Review Summary: Moody British post-punk with a beautiful intensity.
As the slow, minimalist 1980s pulse of "Mnemosyne" finds iLiKETRAiNS frontman David Martin declaring, "We will burn in hell for this," in rushes the same sense of dark reason that made Pulp's Different Class
so devastating. The Shallows
, though, relies not on Brit-pop hooks but on narrow, downbeat soundscapes in the same vein as No One Can Ever Know
(The Twilight Sad, 2012) - foreboding and relaxing at once. There are hints of earlier (better) Editors in its corridors too, but iLiKETRAiNS are no Joy Division tribute act; for all the depressive tint of tracks like "We Used To Talk," there is a gentle upward pull to be found somewhere here, particularly in opener "Beacons" and centrepiece "The Hive."

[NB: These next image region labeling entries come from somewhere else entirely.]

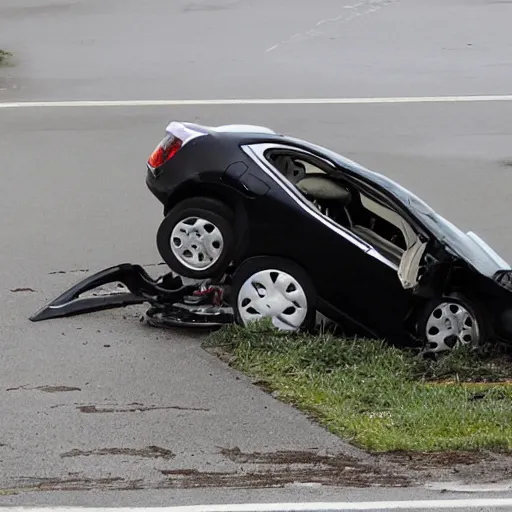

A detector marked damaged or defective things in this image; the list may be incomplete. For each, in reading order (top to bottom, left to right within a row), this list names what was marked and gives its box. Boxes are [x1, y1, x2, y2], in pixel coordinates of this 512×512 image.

crashed vehicle [30, 121, 512, 352]
shattered car part [30, 120, 512, 354]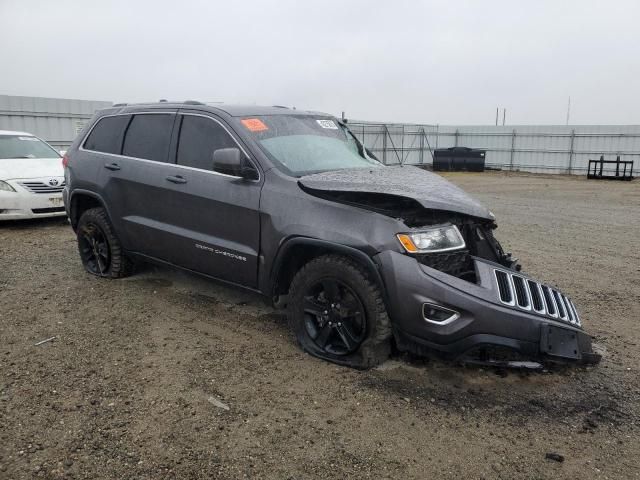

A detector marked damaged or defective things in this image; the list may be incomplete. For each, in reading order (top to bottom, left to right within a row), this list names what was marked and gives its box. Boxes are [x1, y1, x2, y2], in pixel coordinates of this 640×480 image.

crumpled hood [0, 158, 63, 180]
crumpled hood [300, 164, 496, 218]
damaged front end [298, 169, 600, 368]
damaged bumper [376, 249, 600, 366]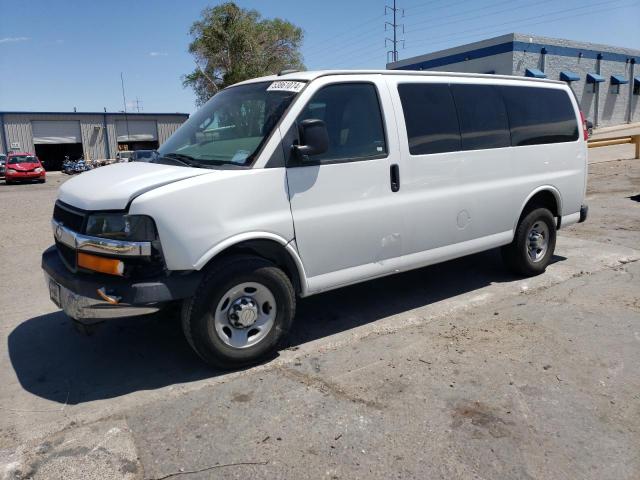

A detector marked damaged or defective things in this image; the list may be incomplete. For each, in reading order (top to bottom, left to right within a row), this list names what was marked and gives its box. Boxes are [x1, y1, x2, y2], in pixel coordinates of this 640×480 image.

cracked asphalt [1, 149, 640, 476]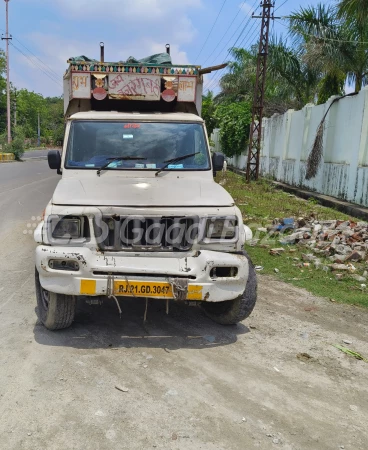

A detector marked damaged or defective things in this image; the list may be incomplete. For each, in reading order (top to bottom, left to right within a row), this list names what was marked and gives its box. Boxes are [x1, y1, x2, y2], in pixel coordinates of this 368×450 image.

damaged front bumper [36, 246, 249, 302]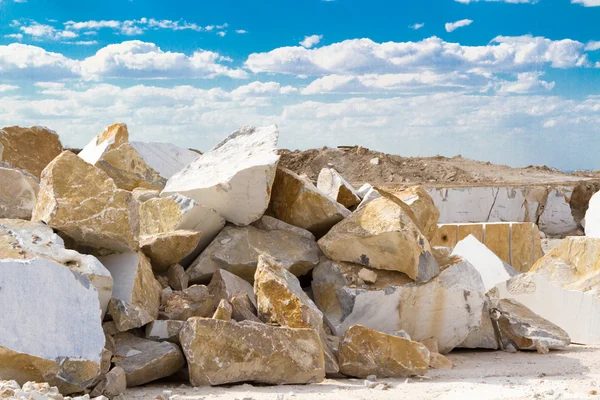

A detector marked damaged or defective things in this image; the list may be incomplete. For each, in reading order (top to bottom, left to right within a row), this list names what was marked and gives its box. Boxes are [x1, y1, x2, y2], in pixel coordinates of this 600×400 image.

broken limestone fragment [0, 162, 39, 219]
broken limestone fragment [0, 124, 62, 176]
broken limestone fragment [0, 256, 103, 394]
broken limestone fragment [0, 219, 112, 316]
broken limestone fragment [33, 152, 140, 252]
broken limestone fragment [102, 253, 162, 332]
broken limestone fragment [112, 332, 185, 390]
broken limestone fragment [144, 318, 184, 344]
broken limestone fragment [139, 228, 203, 272]
broken limestone fragment [140, 194, 225, 262]
broken limestone fragment [162, 125, 278, 225]
broken limestone fragment [180, 318, 326, 386]
broken limestone fragment [188, 223, 322, 282]
broken limestone fragment [252, 256, 338, 376]
broken limestone fragment [268, 166, 352, 236]
broken limestone fragment [316, 167, 358, 208]
broken limestone fragment [316, 194, 438, 282]
broken limestone fragment [338, 324, 432, 378]
broken limestone fragment [312, 256, 486, 354]
broken limestone fragment [394, 186, 440, 242]
broken limestone fragment [452, 234, 516, 290]
broken limestone fragment [490, 298, 568, 352]
broken limestone fragment [496, 238, 600, 344]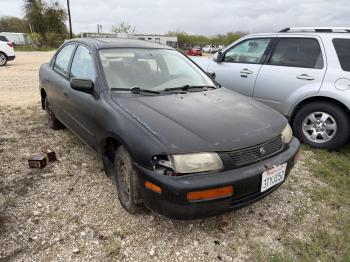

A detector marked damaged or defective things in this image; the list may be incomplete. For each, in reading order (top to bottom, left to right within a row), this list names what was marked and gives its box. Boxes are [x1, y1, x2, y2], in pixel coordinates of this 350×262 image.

dented hood [112, 88, 288, 154]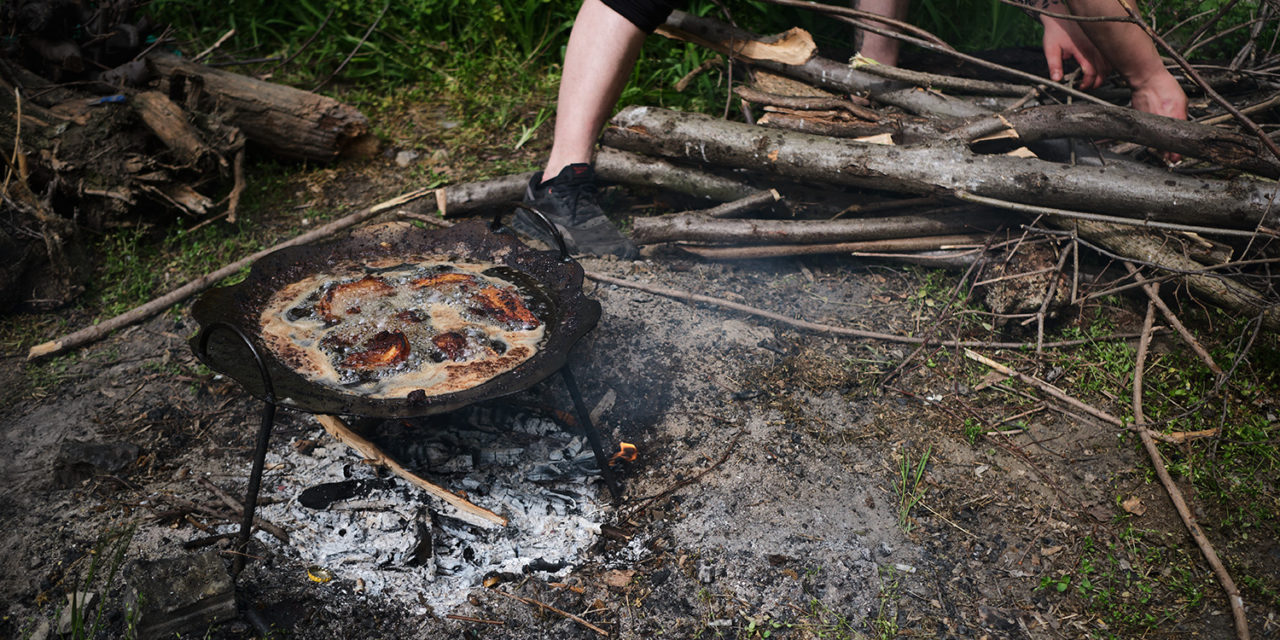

Though it perhaps lacks the variety to hit all bases, as an engrossing wave of mood music The Shallows
is a force to be reckoned with. The heartbeat behind stand-out "The Turning of The Bones" recalls the quieter brilliances of bands like Canada's Stars - Martin's low register and blunt lyrical slant shadow Stars vocalist Torquil Campbell, too - and the whole atmosphere is one of understated but intoxicating melody, whereby what you remember at the close is less a series of specific moments, and more the experience. It leaves you a little calmer, a little more pensive, and temporarily a little more shallow, but there's some gorgeous, if dark, depth to plumb along the way.